> SOURCE TEXT:
********************
I’m simplifying my life. And I’m starting by getting rid of stuff. Lots of stuff.
I’m decluttering my physical surrounds because doing so helps to declutter my fuzzy head.
Ah yes! This simplifying ramble – you’ve it from me before, and you’ll hear it from me again, because this is an ongoing process.
If I stopped after my first ever purge, I’d still be surrounded by stacks of crap that would sit untouched for years. Every time I embark on a decluttering mission I am more ruthless than the time before. The fact I barely remember most of the stuff I have previously gotten rid of is testament to just how unnecessary it has been for me to hold on to it all.
So each time I do a clear out, it gets easier. I know from experience I’m not going to miss any of it which helps me deal with sentimentality and those pesky “but what if I need to clean the heads of a cassette player one day” thoughts.
********************
> Records from a data collection:
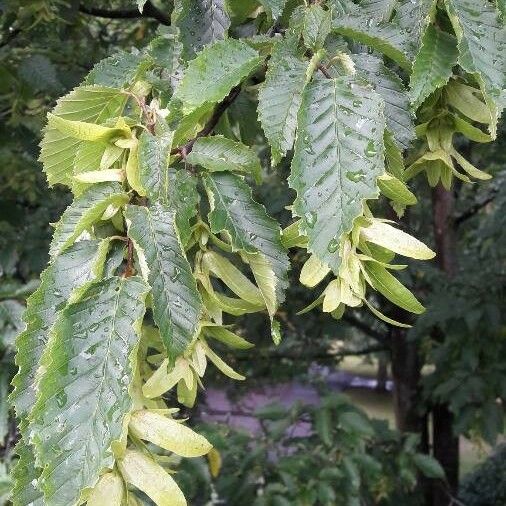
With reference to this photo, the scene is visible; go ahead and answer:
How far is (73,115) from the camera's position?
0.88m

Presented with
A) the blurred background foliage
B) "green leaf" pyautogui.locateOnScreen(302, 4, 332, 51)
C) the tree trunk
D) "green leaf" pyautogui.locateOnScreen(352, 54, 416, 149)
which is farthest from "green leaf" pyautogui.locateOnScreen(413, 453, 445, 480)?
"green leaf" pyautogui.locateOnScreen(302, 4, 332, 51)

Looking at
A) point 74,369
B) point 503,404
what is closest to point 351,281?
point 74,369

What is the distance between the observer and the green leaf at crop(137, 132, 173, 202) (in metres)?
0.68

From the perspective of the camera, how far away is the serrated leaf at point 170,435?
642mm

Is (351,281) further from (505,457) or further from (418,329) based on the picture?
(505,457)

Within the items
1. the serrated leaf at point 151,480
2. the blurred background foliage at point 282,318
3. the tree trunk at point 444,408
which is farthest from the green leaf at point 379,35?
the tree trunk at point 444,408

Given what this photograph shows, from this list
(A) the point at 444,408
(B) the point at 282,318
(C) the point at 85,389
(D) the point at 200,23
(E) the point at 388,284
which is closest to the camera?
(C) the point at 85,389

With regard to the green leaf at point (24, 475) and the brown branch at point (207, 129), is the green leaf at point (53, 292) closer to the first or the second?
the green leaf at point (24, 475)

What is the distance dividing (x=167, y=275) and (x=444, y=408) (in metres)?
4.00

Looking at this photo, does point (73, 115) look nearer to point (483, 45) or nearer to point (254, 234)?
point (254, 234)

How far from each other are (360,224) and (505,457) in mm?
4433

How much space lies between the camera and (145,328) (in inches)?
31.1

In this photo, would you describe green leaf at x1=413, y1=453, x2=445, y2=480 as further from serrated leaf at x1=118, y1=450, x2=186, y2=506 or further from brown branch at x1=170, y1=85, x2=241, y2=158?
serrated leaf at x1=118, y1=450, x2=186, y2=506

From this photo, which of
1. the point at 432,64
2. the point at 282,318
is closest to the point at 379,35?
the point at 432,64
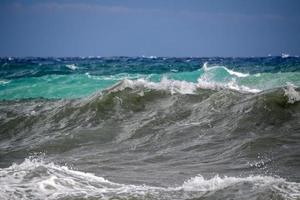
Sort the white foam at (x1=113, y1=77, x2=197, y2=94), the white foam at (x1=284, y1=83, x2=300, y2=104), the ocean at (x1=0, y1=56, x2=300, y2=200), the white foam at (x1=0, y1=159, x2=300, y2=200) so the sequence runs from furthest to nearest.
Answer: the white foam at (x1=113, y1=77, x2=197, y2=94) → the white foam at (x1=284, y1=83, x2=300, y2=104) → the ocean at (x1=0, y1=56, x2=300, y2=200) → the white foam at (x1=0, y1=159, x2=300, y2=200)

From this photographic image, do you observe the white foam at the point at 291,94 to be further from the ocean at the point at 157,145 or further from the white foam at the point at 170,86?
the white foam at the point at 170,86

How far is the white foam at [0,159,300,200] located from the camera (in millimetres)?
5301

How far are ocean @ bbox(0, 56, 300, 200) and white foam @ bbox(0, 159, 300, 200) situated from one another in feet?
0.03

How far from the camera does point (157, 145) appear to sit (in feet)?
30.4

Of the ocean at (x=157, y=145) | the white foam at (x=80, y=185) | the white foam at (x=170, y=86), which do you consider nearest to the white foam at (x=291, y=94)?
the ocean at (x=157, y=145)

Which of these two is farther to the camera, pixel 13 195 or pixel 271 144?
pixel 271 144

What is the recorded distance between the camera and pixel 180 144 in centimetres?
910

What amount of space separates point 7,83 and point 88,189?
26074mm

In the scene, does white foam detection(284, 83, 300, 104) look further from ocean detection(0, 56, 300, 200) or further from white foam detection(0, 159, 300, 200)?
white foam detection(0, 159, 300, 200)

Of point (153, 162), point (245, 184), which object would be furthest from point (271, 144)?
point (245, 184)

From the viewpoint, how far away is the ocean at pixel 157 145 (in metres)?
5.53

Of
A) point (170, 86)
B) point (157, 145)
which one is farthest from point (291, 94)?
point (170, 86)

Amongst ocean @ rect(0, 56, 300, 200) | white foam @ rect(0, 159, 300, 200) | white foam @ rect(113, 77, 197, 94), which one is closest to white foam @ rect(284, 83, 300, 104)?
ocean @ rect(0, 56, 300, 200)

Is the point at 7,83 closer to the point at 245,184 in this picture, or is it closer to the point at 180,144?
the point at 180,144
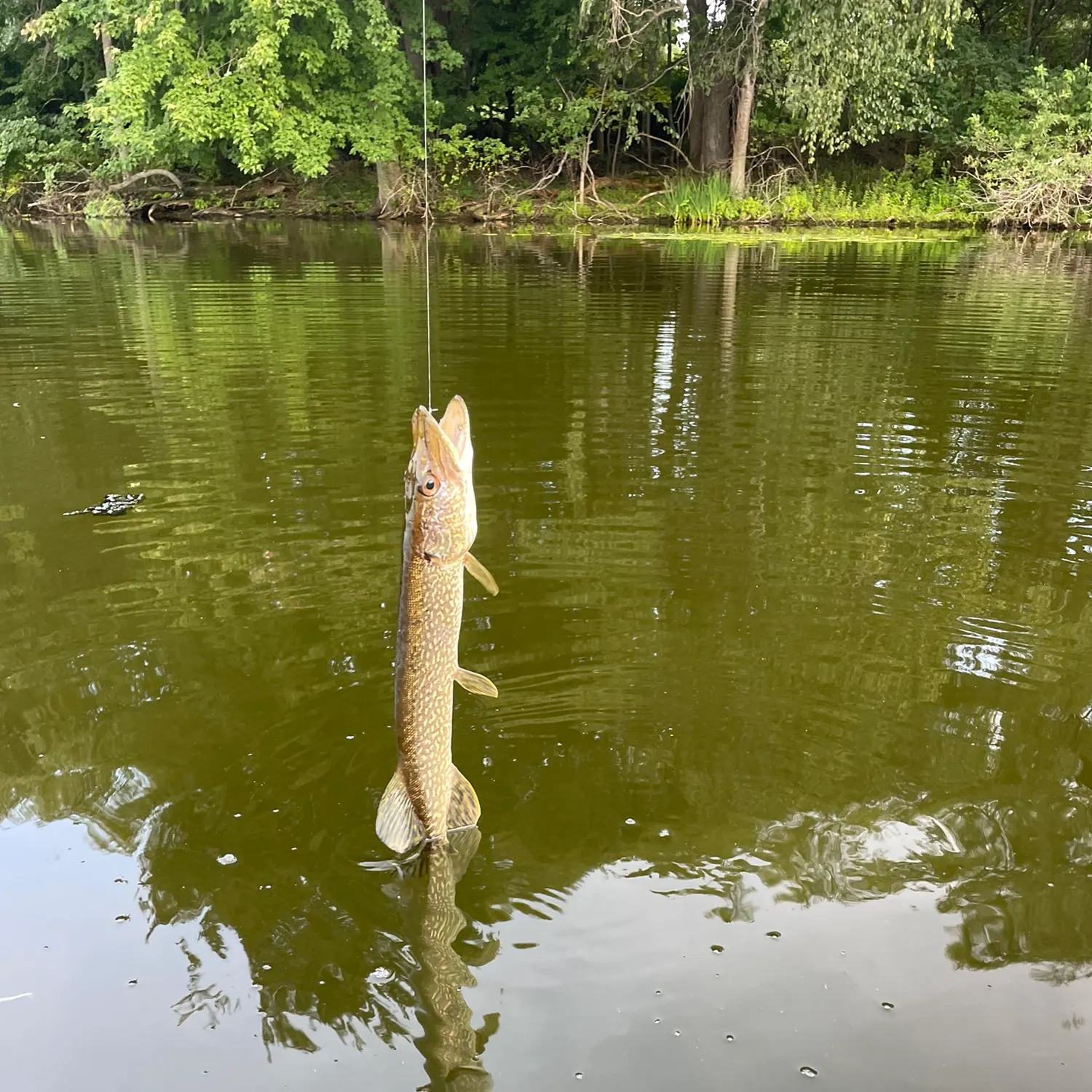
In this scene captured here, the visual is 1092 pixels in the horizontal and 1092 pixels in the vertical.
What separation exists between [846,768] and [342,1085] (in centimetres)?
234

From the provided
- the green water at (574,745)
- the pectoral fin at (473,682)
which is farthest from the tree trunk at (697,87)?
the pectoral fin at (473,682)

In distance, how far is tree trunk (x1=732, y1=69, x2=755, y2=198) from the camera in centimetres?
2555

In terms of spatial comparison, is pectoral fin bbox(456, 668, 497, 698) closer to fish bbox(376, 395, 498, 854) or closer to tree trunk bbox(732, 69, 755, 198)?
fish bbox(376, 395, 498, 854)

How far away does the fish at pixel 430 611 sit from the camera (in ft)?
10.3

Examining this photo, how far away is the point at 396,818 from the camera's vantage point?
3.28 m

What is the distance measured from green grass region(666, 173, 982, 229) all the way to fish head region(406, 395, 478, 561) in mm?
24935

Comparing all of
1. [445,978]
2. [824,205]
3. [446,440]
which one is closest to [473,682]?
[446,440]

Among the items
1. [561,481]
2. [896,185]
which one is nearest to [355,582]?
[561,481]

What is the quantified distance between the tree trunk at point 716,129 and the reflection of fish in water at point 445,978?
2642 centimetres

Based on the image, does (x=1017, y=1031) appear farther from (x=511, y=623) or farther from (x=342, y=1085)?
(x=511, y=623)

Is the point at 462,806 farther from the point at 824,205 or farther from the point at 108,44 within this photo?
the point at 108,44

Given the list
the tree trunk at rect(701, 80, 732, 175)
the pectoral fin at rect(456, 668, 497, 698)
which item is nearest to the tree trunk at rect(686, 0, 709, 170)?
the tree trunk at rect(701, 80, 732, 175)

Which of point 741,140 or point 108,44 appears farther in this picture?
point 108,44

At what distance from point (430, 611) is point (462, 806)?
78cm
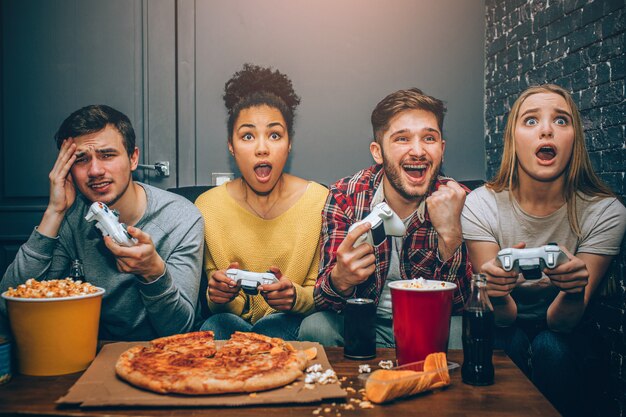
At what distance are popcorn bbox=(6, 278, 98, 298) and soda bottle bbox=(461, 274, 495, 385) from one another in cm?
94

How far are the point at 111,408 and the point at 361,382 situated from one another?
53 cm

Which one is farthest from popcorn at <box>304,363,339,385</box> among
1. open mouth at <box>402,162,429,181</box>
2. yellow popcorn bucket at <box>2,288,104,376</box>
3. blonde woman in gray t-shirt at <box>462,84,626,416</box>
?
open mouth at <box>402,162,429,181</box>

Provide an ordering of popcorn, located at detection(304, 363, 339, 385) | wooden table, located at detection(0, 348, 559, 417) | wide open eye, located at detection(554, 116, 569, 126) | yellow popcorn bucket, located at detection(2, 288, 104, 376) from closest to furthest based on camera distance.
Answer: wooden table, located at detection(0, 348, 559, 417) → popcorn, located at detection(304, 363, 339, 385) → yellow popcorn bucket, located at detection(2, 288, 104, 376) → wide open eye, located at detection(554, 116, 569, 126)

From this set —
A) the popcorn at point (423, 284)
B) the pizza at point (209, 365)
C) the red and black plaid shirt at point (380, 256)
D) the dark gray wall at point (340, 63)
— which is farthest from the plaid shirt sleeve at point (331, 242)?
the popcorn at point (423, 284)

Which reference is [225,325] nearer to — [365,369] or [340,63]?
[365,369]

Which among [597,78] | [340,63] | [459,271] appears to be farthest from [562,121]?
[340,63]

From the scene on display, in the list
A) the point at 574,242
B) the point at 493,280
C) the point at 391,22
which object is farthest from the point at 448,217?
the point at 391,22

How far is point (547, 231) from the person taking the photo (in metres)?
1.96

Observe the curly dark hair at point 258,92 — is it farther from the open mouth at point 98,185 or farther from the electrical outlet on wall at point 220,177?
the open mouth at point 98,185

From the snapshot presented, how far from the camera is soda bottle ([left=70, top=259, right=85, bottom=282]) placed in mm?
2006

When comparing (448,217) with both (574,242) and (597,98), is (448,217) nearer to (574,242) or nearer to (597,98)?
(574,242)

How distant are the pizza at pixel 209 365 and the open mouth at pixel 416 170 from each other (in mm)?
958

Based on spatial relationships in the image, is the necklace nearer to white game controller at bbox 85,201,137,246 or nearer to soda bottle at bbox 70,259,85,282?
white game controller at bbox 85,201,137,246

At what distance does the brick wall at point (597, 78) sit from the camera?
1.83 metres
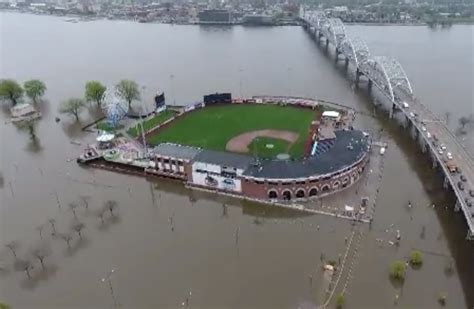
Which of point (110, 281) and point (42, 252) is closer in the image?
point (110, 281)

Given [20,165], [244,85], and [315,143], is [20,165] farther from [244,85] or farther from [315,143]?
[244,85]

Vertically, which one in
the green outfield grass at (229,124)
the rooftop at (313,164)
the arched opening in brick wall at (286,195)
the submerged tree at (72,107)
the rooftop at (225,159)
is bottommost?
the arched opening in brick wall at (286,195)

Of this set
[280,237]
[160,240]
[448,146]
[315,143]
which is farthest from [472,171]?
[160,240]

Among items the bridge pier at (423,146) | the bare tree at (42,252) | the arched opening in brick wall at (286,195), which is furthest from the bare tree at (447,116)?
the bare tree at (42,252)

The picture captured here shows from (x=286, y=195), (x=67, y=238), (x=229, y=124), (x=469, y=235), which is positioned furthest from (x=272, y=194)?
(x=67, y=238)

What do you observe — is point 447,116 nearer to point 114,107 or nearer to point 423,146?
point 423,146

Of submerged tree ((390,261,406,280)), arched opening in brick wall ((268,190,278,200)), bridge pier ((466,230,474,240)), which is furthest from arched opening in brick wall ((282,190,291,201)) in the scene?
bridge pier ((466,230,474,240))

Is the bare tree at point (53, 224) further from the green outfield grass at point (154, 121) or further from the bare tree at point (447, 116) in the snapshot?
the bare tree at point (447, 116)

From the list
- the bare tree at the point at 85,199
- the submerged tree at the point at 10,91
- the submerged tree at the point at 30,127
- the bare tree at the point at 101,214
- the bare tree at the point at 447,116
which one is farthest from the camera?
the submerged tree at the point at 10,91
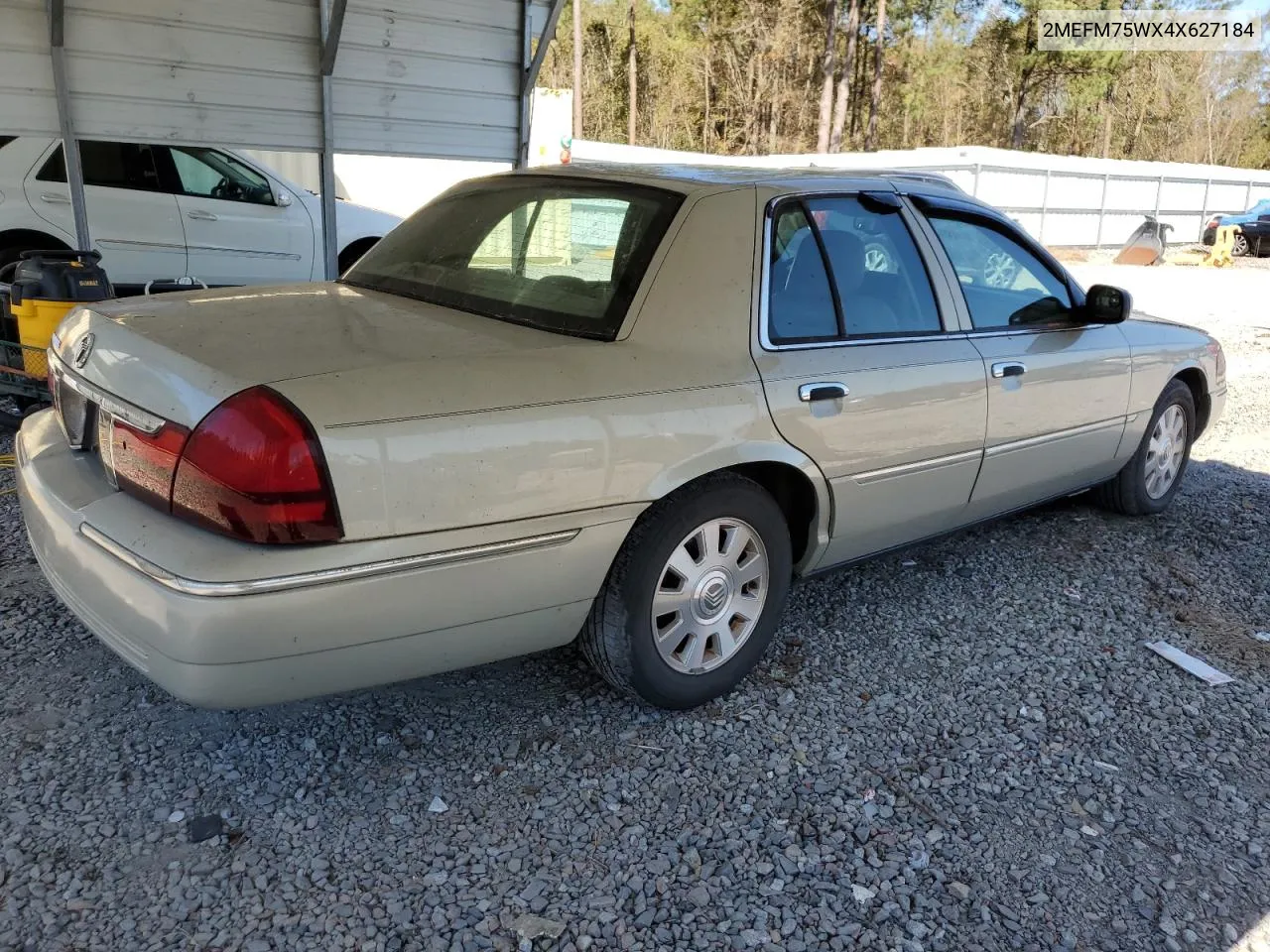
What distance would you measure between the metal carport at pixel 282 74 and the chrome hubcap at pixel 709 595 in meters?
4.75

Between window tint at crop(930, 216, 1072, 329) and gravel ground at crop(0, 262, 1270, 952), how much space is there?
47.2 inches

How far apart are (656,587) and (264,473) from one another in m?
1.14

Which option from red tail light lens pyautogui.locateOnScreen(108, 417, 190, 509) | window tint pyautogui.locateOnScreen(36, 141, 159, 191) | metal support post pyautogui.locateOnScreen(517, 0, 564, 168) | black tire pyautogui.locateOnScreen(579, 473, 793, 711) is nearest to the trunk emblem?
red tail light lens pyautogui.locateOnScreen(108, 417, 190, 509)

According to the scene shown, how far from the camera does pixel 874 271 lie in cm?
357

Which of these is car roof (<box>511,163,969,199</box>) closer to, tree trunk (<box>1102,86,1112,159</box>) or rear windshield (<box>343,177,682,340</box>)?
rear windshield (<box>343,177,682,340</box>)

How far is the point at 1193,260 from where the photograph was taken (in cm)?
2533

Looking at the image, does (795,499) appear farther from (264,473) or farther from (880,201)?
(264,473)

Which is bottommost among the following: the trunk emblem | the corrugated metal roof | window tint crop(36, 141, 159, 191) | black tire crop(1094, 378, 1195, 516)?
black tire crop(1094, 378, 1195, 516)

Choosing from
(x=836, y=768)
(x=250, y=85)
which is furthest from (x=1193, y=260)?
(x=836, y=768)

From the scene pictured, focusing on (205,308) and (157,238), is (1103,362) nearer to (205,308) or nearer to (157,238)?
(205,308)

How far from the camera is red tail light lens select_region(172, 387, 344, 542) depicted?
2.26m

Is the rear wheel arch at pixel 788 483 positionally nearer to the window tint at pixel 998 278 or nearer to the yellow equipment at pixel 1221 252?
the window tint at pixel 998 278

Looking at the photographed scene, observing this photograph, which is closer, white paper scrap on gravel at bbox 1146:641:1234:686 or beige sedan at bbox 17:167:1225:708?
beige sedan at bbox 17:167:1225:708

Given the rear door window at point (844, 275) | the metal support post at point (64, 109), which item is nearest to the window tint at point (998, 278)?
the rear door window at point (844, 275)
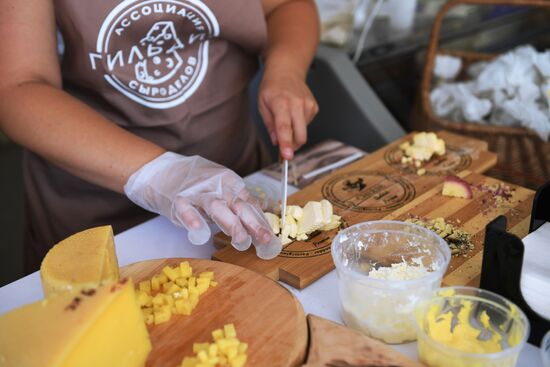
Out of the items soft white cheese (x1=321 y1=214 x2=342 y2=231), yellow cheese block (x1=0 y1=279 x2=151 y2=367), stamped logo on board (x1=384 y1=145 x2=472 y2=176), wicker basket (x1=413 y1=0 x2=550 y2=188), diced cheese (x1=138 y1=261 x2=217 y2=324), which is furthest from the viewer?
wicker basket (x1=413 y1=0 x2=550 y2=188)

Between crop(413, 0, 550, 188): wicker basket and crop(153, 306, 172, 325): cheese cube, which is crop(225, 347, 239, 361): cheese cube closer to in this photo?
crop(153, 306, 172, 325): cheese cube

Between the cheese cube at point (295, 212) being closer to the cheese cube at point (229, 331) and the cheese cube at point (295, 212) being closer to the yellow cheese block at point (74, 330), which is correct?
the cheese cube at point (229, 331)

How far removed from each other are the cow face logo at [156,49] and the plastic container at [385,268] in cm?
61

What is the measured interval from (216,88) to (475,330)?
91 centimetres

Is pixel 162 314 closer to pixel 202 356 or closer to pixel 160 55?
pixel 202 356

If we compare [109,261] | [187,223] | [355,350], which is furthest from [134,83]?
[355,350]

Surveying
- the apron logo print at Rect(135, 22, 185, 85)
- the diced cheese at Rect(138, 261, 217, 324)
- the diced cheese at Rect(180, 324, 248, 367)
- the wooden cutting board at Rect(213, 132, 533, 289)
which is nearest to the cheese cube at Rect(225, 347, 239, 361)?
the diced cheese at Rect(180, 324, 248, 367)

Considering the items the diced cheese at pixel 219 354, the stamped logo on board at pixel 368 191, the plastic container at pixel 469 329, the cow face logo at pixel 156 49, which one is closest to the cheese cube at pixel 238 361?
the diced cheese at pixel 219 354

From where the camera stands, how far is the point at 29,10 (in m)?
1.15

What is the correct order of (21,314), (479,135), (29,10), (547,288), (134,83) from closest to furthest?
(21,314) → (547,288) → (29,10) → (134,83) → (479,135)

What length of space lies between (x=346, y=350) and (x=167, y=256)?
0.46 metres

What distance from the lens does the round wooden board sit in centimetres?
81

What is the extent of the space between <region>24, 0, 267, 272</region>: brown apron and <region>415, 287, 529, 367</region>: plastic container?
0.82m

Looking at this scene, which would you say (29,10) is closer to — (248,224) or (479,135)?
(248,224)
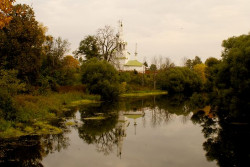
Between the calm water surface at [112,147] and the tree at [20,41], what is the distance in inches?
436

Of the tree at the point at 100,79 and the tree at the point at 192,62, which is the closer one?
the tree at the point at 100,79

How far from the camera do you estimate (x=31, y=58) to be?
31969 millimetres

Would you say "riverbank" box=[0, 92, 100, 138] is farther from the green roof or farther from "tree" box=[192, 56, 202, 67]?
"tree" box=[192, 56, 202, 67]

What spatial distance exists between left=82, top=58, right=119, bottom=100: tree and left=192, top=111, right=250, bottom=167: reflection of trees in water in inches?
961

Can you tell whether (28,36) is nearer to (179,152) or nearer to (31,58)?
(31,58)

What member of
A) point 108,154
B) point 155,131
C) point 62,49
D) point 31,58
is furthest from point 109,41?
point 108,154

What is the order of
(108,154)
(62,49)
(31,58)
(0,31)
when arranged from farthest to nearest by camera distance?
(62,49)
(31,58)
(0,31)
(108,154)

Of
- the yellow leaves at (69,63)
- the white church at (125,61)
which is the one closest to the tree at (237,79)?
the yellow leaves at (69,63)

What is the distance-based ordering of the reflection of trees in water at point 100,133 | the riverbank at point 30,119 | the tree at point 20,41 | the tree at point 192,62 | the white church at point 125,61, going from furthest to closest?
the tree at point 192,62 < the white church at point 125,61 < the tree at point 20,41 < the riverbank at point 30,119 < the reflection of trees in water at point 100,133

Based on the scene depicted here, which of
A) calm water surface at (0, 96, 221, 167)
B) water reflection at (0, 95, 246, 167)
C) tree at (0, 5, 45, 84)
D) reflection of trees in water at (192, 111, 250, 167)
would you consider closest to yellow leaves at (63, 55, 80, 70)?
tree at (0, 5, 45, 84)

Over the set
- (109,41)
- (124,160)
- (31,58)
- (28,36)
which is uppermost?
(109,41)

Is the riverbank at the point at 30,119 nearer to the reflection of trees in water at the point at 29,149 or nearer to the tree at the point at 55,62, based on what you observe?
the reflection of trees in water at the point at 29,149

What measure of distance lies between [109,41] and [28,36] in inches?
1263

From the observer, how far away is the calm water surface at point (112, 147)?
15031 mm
********************
> PROBLEM DESCRIPTION: Condense the decluttering text's paragraph that begins "If I stopped after my first ever purge" into a short bulleted list that keeps its main points.

> RESULT OF THIS TASK:
- Stopping after the first purge would have left the writer surrounded by stacks of things that sat untouched for years.
- Each decluttering mission is more ruthless than the one before.
- The writer barely remembers most of what was previously discarded, which shows how unnecessary it was to keep it all.